Going back to prayer for a moment, it's is a deeply personal thing, and it is a time when each member of God's people recognises that, as​ part of God's people, they are God's children (compare Hosea 11, where the people of Israel as a whole are 'God's son') and so can pray to God as 'Father'. This was certainly a distinctive emphasis in Jesus' teaching and was one of the things that was most vividly remembered about it; but this should not lead us to think that he invented it. As in the rest of the Sermon, he is calling the Jewish people to take up their true inheritance and calling, by remembering that God loves them and is faithful to them as a father. The 'Lord's Prayer' is a prayer to this faithful father to support his people day by day and above all in the face of the coming time of trial, when the world is brought to judgment and the 'age that is coming' will begin.

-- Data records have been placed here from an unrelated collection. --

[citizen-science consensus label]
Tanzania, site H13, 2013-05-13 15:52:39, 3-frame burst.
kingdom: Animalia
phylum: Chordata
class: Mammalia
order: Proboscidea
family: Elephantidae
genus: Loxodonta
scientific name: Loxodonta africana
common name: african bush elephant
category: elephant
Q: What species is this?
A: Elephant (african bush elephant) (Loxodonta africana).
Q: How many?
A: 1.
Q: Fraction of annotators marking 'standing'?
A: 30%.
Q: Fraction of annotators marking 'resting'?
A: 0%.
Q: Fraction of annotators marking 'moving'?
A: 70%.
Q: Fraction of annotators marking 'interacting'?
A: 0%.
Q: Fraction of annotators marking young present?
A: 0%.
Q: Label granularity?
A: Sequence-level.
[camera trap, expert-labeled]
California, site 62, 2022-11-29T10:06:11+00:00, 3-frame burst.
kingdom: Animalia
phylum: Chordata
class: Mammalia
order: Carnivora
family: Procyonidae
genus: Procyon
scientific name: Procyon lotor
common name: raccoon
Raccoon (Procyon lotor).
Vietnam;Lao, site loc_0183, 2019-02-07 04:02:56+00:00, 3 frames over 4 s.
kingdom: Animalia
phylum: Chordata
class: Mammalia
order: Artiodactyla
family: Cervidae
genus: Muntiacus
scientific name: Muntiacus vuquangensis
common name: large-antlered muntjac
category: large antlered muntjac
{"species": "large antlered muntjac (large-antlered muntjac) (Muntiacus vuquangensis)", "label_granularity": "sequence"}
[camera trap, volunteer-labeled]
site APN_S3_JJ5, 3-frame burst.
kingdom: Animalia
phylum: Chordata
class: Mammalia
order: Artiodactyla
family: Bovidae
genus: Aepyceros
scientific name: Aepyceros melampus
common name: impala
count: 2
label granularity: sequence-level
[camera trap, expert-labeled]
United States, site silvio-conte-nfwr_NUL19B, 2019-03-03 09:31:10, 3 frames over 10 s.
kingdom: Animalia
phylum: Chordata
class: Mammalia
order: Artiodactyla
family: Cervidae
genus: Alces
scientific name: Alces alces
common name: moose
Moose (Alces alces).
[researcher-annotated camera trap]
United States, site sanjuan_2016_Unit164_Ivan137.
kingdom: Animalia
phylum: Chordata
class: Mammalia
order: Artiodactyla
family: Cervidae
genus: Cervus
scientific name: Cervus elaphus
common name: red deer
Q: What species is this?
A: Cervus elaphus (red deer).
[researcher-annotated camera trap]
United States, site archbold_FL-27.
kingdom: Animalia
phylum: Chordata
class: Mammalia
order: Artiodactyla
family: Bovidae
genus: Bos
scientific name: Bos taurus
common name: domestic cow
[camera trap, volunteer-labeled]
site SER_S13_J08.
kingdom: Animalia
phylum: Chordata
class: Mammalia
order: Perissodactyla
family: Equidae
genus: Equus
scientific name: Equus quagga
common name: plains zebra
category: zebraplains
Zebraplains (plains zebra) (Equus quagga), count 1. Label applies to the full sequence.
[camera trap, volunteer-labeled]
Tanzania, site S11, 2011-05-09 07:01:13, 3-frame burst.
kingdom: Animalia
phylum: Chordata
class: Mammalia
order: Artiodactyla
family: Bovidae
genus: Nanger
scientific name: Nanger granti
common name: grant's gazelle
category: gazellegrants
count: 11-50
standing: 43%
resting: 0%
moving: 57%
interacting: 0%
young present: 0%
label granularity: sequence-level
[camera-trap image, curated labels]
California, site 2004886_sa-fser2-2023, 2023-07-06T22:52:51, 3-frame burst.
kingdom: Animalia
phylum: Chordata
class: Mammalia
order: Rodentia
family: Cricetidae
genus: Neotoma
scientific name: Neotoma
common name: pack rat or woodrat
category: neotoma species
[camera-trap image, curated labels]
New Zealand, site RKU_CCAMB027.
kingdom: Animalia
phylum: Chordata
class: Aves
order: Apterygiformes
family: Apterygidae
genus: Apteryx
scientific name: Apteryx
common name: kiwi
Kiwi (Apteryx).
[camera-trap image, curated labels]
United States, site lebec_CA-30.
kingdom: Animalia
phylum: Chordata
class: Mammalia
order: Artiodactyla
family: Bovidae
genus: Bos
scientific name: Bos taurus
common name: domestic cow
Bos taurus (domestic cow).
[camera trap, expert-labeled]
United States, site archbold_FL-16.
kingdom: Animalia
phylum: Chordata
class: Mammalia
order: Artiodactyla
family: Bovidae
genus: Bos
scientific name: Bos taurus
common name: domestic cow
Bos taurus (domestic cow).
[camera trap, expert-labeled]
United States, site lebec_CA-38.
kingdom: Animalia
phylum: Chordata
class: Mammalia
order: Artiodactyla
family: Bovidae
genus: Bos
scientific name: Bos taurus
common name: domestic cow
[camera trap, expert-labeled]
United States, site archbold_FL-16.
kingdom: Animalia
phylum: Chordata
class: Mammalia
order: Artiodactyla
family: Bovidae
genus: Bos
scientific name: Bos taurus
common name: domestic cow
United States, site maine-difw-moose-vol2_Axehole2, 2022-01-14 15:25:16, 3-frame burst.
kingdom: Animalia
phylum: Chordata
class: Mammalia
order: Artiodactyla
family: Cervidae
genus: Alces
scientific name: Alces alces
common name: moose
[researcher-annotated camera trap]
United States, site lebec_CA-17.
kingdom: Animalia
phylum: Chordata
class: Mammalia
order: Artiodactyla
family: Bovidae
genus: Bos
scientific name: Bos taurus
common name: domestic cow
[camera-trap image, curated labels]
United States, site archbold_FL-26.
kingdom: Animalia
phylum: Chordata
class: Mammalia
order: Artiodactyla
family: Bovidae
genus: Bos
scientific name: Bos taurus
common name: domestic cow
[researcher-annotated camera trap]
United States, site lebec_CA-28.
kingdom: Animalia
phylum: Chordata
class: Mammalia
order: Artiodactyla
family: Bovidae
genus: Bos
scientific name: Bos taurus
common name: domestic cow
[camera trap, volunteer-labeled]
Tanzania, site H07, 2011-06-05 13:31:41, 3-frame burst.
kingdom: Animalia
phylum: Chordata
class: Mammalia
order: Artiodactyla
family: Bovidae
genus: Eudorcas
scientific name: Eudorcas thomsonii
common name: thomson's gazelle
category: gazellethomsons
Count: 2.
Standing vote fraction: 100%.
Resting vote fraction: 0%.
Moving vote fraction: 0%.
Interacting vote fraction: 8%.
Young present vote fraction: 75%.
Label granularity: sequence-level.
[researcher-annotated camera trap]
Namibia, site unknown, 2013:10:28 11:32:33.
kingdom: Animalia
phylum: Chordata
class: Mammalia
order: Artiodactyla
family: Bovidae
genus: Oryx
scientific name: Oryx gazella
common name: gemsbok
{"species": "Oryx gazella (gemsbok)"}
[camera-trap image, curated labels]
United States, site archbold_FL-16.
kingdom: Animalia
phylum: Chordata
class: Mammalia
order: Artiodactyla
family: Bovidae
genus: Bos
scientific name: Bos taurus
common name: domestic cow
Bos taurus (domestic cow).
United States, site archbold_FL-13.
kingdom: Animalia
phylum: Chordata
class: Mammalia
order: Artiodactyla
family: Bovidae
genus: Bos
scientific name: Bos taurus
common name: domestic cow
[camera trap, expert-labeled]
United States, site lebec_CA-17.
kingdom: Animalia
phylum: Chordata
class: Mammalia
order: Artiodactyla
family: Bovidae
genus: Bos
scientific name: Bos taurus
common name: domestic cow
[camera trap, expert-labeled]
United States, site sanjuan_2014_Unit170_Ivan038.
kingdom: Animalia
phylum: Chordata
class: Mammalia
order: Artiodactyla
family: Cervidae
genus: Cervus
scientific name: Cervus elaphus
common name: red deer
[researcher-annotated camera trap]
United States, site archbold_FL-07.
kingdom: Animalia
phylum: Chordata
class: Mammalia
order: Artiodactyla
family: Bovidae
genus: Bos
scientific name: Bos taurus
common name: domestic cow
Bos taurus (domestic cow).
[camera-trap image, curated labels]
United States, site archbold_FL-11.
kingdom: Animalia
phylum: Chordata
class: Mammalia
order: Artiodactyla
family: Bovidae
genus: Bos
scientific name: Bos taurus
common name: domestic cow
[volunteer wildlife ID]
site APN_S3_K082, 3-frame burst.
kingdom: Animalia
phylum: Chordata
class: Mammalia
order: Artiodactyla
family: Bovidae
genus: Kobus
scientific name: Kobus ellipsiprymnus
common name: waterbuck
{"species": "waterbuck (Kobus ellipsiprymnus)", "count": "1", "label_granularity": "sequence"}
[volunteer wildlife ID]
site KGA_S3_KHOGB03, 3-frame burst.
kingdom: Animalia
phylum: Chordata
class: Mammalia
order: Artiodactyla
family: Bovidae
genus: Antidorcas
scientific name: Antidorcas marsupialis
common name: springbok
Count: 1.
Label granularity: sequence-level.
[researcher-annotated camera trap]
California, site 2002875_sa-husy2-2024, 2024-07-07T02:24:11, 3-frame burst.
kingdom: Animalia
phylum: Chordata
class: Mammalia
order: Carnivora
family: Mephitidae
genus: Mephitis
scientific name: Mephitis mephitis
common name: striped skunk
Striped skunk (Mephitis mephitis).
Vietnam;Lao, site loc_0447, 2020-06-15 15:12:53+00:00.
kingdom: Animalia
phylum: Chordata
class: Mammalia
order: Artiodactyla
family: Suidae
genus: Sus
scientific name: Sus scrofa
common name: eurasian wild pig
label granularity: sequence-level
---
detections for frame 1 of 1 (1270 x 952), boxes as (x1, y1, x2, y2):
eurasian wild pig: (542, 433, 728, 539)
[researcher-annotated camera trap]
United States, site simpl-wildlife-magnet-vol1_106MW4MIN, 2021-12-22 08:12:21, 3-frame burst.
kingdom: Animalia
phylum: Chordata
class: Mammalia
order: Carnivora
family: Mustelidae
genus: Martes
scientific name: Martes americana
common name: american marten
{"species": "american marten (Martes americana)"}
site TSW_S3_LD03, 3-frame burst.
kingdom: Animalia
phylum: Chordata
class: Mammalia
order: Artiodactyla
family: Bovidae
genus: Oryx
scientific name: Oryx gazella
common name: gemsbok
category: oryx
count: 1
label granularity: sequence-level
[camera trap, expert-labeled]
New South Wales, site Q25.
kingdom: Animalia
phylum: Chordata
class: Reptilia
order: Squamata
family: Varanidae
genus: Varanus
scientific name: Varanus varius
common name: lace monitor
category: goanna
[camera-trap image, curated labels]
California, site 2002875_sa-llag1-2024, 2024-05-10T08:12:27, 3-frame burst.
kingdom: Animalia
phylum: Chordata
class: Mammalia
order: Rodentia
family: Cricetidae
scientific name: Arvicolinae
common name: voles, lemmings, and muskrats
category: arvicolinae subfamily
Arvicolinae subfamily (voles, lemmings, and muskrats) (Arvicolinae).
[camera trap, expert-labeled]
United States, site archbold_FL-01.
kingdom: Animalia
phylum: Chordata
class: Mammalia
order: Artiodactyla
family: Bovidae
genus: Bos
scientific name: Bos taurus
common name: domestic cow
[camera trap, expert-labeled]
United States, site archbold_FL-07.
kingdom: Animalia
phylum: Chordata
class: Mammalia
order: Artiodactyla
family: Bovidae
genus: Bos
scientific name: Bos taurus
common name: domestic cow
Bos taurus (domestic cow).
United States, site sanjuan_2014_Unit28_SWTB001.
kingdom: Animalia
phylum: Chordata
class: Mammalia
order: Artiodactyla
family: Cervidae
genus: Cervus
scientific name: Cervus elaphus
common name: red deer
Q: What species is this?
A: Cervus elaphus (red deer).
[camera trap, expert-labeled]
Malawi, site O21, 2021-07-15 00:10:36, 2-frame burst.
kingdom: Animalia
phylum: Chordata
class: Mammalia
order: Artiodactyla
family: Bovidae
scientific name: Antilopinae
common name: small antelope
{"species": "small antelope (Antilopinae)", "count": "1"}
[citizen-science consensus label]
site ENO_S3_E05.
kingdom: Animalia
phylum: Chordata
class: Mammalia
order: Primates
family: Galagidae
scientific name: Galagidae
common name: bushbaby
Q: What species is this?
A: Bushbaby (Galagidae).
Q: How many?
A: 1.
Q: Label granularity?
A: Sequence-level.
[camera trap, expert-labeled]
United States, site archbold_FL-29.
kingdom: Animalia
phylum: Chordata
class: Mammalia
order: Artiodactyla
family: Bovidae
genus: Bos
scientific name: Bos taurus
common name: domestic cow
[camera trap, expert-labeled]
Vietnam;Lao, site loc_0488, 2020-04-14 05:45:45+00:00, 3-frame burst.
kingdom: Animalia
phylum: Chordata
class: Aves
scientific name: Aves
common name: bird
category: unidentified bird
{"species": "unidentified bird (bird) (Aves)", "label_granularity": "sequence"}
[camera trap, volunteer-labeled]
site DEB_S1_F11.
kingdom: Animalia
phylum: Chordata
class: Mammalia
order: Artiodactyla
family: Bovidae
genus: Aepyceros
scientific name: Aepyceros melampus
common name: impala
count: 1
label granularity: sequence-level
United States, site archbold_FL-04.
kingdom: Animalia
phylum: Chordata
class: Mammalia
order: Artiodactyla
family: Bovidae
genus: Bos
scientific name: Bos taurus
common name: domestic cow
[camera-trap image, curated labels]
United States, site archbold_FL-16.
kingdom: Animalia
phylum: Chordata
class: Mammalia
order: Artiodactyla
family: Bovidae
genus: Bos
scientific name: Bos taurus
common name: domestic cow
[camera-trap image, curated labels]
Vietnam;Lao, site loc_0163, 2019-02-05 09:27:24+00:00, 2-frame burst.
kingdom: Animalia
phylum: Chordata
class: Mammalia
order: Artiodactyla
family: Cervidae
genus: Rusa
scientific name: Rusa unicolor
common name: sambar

It's a prayer that the new age will soon arrive ('thy kingdom come, thy will be done') – and a prayer that when it does we shall be ready for it.

And this takes us back to where we started with the Beatitudes. God's people must live in trust, and not exaggerate their own resources and strength. This is the rock on which their future is founded. To the extent that Christians believed (and believe) that they have to live up to the same standards as the Jewish people – even if they came to believe that the 'ceremonial' law does not apply to those who are not ethnically Jews – they can hear all these words as addressed to them. But they make no sense unless we remember that they are first addressed to faithful Jews by a faithful Jew, who is in no way trying to overthrow the obligations of the covenant, only to deepen and reinforce the integrity of those called to belong to God.

Irene: Yes, this is the teaching of the Israeli national anthem – HaTikvah (The Hope). We can only be a free people if we hope in the one true G-d, who is our rock and our redeemer. We do not believe that you have to belong to the Jewish people, or be ethnically or religiously Jewish, to realize this type of hope. On the contrary, the teachings contained in our article, if followed in the spirit as well as in the letter, are there for everyone. They are Jewish teachings and Jewish teachings are always reinterpreted for the times we are living in.

Rowan, I have enjoyed writing this article on the Beatitudes with you. I hope our joint article speaks to hearts and minds at a time when the Jewish community world-wide is under threat from all sides and from every quarter.

And although the Church consists of one third of the entire world population at around 2.5 billion people, whereas the Jewish people only represent 15 million, if the Jews were to disappear, the world would be a truly desolate place, as evidenced by all those countries in Europe with formerly flourishing Jewish populations, which are now Judenrein and floundering.